On my Myers-Briggs Type Inventory, I am nearly evenly split on extrovert and introvert. This means that I need to talk sometimes and other times not at all. When I had more classroom responsibilities I would find that on days when I would talk a lot (lots of lecture or labs that required me to answer a lot of questions), I would get super cranky at the end of the day. When I left work I would just need time to be alone, read a book, watch tv, exercise, etc. Being in my role now, I find that I have less control over how my day rolls out than when I was primarily in the classroom. I was quite adept at developing either mutually respetful relationships with my students if not ridiculously strong relationships with my students. These aren’t BFF relationships, but ones of abiding and long-lasting respect and interest in their well-being. Being in the front office, it is much more challenging to affect that kind of change in the life of our students. This has caused me to have to shift the way in which I work with students. In order to build healthy relationships with them, I ‘build’ relationships like you would find pick-up games. I am able to see students either at their best (leaving the building for a recognition of some kind) or at their worst (sent out of class for getting into an argument with another student). This is the pick-up game (not that I view it as a game, mind you). I get to work with the student on that issue or that topic. This opens up avenues of discussion into other areas into the students’ lives. We are all a mess of connections and one incident is deeply connected to a multitude of situations.

Aside from working within the lives of our students, I have been excited with the deep, trustworthy and respectful relationships that I have been able to be a part of with my colleagues. This is an AMAZING staff with a ridiculous amount of talent, passion, love, and concern. My life has been deeply enriched by working with and sharing time with everyone that I work with. This helps us all get through the tough times when work is more stormy or stressful.

B. Educational Leadership

In the eight years since I graduated from Ohio Wesleyan, I have taken probably 4 semesters off from academic studies or work. I earned a M.S. from Ohio State in environmental science while working and now I’m enrolled in a principal licensure program. My wife remains unconvinced that I will ever finish my educational work and I kind of understand that. I was just thinking about taking some classes on orienteering (like for hiking and whatnot) as well as on urban forestry. I haven’t shared this with her yet (still have to pay off all of these student loans!)… but what I really want to reflect on is the work that I have just recently embarked on; my licensure program.

This fall I enrolled in a program to earn a Principal’s licensure with the Ohio Department of Education. This, of course, will help me do my job more effectively and help me support the school. I have completed units on school law, vision/mission development, leading change, and the use of data in a school. Now, I don’t want to oversell myself here. I am NOT an expert in any of these areas; far from it. But I have learned a lot and I’m excited to learn more and more. The more I learn, the more I realize that I don’t know, and the more eager I become to learn.

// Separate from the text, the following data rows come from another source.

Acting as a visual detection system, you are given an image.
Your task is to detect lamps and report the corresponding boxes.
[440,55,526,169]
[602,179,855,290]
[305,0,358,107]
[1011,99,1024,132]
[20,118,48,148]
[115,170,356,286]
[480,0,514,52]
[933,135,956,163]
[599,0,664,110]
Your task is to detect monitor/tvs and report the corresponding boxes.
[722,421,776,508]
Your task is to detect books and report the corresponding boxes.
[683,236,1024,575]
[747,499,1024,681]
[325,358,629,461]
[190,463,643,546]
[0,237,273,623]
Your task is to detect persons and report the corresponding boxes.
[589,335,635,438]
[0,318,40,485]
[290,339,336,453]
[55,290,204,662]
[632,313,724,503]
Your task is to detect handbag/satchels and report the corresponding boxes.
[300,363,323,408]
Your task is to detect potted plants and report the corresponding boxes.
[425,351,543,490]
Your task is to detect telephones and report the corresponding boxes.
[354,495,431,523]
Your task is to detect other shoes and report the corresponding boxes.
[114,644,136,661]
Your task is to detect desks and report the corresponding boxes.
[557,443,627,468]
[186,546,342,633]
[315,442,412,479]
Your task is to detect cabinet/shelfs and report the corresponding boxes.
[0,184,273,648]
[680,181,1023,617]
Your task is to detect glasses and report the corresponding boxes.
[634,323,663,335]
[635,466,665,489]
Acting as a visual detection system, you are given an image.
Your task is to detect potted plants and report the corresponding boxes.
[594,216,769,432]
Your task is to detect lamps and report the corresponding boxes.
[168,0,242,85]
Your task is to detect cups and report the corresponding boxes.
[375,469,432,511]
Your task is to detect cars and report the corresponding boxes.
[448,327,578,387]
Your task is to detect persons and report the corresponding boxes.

I have also done a lot of outside reading that has influenced my passion and interests. I recently completed ‘Stones into Schools’ by Greg Mortenson and I was floored by the work that Central Asia Institute is doing in Pakistan and Afghanistan to construct schools for girls. I also do a bit of reading in idea development and brain research (I find this stuff fascinating). I am reading Jonah Lehrer’s ‘How We Decide’ and am learning a lot about dopamine centers of the brain. I won’t bore you with more details on these books, but suffice it to say, I feel a little bit like I’ve been drinking water from a fire hose since graduating college. It is a lot, it’s coming fast, and I find that I’m very thirsty!

As I think ahead to next year, I find that I am excited to continue to improve upon my work from this year and am eager to take on a new project or two. This job is nothing if it’s not exciting and ever-changing!